Bruno Cautrès : Quels que soient les scénarios testés aujourd'hui dans les sondages d’intention de vote (à moins d’un an de la présidentielle, ce qui doit quand même engager à une certaine prudence) on voit que François Hollande éprouve une vraie difficulté à s'imposer comme le candidat naturel de la gauche. Cela est vrai y compris parmi les sympathisants socialistes et cela est encore plus vrai au sein de l’ensemble des sympathisants de gauche. Dans la grande enquête électorale que réalise le CEVIPOF depuis l’automne dernier, on a récemment testé les probabilités de vote (qui ne sont pas la même chose que les intentions de vote, il s’agit ici de savoir quelle est la probabilité, sur une échelle de 0 à 10, que les répondants votent pour une personnalité politique si elle se présentait à la présidentielle de 2017) pour Jean-Luc Mélenchon (pour lequel nous avons également les intentions de vote) et pour Nicolas Hulot. On s’aperçoit alors que 11.4% de nos répondants déclarent avoir de fortes chances de voter pour Jean-Luc Mélenchon, un chiffre à peu près stable parmi ceux qui indiquent avoir voté pour François Hollande en 2012 (au premier tour). Dans le cas de Nicolas Hulot, ce sont 11.1% qui déclarent avec de fortes chances de voter pour lui mais près de 15% parmi ceux qui indiquent avoir voté Hollande au premier tour de 2012. On voit donc qu’en effet la candidature potentielle de Nicolas Hulot, par ailleurs assez soutenue parmi l’ensemble des électeurs de gauche, pourrait venir encore plus concurrencer François Hollande que la candidature déjà déclarée de J.L. Mélenchon. Quant à l’hypothèse d’une candidature Bayrou, elle va dépendre du résultat de la primaire de la droite et du centre, le président du Modem ne semblant vouloir se lancer dans la présidentielle qu’en cas de victoire de Nicolas Sarkozy à la primaire. Le pire scénario pour François Hollande serait d’être pris en tenaille entre une candidature Juppé à droite, Mélenchon sur sa gauche et Hulot sur sa droite et son cœur de cible, celui des électeurs de centre gauche. 

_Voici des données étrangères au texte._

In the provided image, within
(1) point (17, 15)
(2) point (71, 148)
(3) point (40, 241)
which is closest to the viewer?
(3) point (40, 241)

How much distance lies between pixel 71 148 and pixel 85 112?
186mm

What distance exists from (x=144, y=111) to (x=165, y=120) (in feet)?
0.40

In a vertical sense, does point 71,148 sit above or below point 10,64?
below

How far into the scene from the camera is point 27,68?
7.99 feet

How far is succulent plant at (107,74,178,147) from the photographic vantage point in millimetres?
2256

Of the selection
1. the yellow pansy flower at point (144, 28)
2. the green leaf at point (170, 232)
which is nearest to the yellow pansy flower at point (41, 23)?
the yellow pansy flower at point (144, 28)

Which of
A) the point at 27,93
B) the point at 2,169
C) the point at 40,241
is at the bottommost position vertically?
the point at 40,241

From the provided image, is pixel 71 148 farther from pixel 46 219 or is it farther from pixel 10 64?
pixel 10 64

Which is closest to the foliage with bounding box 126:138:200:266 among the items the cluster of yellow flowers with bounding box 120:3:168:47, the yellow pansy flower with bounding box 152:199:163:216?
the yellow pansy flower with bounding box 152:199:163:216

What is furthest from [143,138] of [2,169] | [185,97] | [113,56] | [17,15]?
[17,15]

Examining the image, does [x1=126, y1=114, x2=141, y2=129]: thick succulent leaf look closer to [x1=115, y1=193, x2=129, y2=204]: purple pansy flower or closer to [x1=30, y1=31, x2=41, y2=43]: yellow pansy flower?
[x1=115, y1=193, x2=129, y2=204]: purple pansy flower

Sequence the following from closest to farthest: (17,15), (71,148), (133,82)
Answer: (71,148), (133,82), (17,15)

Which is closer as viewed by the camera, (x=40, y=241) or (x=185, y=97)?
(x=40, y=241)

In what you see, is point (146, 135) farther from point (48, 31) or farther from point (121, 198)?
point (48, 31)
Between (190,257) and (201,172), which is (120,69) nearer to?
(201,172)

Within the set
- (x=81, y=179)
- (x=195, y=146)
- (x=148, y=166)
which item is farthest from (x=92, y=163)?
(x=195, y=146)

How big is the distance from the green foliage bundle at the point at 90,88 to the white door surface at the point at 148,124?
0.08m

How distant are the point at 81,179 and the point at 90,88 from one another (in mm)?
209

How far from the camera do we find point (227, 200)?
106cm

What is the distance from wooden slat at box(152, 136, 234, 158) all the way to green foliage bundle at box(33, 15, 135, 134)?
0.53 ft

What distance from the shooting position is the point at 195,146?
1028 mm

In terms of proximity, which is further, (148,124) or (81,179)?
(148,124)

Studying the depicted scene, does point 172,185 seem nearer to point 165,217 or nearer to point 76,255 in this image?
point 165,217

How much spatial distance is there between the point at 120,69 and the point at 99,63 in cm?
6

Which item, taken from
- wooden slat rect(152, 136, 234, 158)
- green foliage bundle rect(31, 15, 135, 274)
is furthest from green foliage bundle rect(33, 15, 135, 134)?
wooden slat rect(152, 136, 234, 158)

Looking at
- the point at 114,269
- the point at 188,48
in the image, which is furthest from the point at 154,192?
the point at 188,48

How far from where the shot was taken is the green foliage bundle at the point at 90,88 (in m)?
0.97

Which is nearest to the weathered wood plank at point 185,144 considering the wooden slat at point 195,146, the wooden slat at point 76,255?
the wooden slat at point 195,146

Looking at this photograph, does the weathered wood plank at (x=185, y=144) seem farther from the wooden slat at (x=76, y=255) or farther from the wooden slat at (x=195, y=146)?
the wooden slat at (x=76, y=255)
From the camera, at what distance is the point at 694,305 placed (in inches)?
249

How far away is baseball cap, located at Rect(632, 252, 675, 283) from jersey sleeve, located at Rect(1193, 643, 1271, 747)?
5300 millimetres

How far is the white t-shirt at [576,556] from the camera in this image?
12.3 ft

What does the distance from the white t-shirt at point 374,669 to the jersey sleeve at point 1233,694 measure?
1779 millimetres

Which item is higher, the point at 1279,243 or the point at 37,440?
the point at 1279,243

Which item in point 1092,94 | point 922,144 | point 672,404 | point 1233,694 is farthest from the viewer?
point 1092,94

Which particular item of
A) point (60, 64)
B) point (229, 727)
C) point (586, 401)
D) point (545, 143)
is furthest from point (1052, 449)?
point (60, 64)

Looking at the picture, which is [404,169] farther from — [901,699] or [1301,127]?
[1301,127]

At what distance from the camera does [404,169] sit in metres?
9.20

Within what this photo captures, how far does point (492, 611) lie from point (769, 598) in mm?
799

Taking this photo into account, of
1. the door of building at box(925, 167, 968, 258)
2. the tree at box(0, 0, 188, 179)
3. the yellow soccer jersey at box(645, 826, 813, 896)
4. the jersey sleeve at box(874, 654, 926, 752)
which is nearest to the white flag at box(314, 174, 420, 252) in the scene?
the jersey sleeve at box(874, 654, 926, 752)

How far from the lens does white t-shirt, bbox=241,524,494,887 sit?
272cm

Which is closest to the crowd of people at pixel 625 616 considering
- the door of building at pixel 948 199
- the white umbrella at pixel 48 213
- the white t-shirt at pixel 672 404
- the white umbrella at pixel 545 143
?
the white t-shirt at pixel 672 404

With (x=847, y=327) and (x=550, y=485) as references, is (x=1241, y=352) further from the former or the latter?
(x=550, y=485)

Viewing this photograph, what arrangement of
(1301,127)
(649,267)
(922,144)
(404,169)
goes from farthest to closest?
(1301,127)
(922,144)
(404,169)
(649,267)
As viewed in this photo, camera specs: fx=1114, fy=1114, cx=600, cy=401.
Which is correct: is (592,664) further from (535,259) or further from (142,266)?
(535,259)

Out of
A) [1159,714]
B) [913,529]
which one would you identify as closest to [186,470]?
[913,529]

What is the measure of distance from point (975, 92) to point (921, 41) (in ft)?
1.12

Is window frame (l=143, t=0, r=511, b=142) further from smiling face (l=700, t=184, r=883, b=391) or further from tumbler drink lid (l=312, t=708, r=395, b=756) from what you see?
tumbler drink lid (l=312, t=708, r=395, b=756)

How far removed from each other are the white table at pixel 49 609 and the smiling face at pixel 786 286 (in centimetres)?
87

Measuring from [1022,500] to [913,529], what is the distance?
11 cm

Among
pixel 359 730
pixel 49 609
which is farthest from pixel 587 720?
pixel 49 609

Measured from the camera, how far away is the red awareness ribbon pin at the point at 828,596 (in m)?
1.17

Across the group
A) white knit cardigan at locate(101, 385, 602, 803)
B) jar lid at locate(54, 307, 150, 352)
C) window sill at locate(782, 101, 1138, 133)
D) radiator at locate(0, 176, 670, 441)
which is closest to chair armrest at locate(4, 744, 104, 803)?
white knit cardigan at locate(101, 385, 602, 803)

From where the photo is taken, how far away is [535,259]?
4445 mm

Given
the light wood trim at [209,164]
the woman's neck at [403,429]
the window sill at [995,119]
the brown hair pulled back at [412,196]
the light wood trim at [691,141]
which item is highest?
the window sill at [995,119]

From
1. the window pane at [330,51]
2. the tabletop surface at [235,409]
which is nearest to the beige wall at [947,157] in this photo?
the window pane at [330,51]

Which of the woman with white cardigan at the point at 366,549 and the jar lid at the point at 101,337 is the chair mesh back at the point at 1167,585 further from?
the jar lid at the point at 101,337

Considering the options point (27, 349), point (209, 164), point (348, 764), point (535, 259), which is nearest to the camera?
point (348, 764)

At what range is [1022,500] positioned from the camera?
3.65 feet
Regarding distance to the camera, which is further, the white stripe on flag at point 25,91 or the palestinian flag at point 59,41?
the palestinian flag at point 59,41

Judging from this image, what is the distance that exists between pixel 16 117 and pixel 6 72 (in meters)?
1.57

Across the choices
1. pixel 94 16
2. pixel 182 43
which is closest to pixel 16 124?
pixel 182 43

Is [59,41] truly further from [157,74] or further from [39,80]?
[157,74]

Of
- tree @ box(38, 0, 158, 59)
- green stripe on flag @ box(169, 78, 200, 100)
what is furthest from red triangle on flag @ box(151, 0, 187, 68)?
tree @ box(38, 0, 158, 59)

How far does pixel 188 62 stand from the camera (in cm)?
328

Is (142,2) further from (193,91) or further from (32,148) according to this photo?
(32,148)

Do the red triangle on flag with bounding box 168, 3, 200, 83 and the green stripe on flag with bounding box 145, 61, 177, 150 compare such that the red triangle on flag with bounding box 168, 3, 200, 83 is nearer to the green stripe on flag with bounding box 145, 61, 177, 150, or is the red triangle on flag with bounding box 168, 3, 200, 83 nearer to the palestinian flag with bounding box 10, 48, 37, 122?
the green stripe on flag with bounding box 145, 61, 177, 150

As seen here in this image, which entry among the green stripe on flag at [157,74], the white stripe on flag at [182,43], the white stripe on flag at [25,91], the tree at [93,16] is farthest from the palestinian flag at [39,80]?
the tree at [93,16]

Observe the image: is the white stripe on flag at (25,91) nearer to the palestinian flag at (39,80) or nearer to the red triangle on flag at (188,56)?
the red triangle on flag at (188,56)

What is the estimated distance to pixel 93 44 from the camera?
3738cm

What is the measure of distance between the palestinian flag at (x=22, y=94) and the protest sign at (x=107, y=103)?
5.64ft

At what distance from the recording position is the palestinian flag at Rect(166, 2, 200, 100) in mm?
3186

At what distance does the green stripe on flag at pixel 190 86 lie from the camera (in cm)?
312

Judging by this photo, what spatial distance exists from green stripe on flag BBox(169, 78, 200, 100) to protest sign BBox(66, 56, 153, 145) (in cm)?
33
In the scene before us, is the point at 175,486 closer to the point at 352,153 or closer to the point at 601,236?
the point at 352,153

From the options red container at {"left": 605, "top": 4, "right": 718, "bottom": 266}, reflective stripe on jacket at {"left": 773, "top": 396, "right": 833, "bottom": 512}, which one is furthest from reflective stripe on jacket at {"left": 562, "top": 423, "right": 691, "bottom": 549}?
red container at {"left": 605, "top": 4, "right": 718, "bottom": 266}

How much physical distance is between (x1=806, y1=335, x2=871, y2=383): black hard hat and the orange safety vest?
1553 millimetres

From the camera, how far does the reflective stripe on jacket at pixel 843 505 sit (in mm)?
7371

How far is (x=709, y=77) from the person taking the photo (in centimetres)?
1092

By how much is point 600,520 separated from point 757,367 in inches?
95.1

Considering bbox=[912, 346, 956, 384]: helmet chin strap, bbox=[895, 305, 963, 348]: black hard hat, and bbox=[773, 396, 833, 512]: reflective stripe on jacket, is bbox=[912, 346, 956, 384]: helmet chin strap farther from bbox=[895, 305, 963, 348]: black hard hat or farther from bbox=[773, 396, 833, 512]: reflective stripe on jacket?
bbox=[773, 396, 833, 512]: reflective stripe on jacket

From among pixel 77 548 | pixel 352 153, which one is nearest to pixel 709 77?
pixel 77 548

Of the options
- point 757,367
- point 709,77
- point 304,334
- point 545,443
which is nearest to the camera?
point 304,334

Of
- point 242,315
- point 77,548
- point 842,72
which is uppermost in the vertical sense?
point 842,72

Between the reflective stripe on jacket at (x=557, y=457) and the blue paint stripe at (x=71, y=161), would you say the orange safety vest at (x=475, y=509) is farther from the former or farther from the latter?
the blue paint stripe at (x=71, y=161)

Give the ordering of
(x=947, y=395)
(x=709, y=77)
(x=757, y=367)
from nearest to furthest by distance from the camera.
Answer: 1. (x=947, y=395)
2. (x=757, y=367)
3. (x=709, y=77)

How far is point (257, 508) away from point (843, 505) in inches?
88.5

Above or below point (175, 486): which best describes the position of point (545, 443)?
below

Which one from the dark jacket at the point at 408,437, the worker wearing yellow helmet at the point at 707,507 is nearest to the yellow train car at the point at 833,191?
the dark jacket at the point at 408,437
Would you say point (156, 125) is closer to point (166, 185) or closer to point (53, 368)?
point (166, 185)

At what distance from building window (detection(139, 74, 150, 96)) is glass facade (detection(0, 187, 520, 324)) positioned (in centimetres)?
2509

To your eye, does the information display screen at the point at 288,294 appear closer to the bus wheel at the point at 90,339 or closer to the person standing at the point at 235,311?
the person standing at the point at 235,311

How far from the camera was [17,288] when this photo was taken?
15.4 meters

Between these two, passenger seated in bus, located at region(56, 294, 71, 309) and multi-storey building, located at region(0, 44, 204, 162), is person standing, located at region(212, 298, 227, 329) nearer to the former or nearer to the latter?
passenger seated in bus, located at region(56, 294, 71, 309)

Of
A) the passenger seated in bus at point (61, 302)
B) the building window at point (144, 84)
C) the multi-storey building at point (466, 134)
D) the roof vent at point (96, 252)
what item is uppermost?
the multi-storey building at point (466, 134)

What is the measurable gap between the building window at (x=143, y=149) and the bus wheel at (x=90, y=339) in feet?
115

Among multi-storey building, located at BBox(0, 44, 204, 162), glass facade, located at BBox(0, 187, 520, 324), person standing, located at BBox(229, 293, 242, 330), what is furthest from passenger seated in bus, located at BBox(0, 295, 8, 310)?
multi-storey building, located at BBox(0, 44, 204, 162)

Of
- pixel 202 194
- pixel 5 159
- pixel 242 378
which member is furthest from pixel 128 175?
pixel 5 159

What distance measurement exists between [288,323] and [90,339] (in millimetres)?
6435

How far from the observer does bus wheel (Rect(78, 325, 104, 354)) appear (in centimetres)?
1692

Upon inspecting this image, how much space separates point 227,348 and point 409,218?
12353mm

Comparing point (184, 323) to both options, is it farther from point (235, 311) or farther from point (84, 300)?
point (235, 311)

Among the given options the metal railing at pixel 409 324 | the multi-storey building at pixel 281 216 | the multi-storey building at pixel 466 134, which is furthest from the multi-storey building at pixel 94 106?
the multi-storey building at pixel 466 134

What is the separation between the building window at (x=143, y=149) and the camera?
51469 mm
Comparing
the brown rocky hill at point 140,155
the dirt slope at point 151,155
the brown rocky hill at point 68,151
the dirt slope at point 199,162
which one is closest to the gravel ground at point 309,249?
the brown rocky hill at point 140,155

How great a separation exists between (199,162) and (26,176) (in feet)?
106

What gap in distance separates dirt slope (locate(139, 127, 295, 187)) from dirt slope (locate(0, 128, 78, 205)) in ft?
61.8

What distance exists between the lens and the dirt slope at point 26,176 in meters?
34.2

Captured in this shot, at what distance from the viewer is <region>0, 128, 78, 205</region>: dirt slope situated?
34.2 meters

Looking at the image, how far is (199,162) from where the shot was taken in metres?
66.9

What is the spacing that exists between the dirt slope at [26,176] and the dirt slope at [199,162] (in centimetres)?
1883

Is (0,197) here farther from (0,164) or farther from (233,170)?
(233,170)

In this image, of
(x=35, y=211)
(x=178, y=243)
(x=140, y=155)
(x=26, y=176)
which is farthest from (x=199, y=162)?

Un tel scénario pourrait-il pousser François Hollande à souhaiter une candidature d'Alain Juppé, celle-ci étant susceptible d'éviter une candidature du président du Modem ? Nicolas Sarkozy serait-il le "meilleur ennemi" de François Hollande ?

Je pense que le meilleur scénario pour François Hollande serait celui d’une candidature Sarkozy, les électeurs du centre et du centre-droit se rabattant alors sur la candidature Bayrou. Cela laisserait espérer à F. Hollande de pouvoir se présenter en candidat de rassemblement de la gauche. Dans ce cas de figure (division des candidatures de droite et de centre-droit, tensions entre François Bayrou et Nicolas Sarkozy pendant la campagne), François Hollande pourrait en effet espérer re-souder la gauche autour de lui; mais encore faudrait-il qu’il soit en mesure d’être présent au second tour, une hypothèse qui, au jour d'aujourd'hui, apparaît considérablement fragilisée. Si finalement Nicolas Hulot n’était pas, dans cette configuration, candidat cela permettrait éventuellement à François Hollande d’essayer de rassembler plus encore plus large à gauche dès le premier tour. Mais même dans ce cas de figure, la gauche qui aujourd'hui exprime tout son mécontentement à propos de la loi El Khomri, irait davantage porter ses votes sur J.L. Mélenchon.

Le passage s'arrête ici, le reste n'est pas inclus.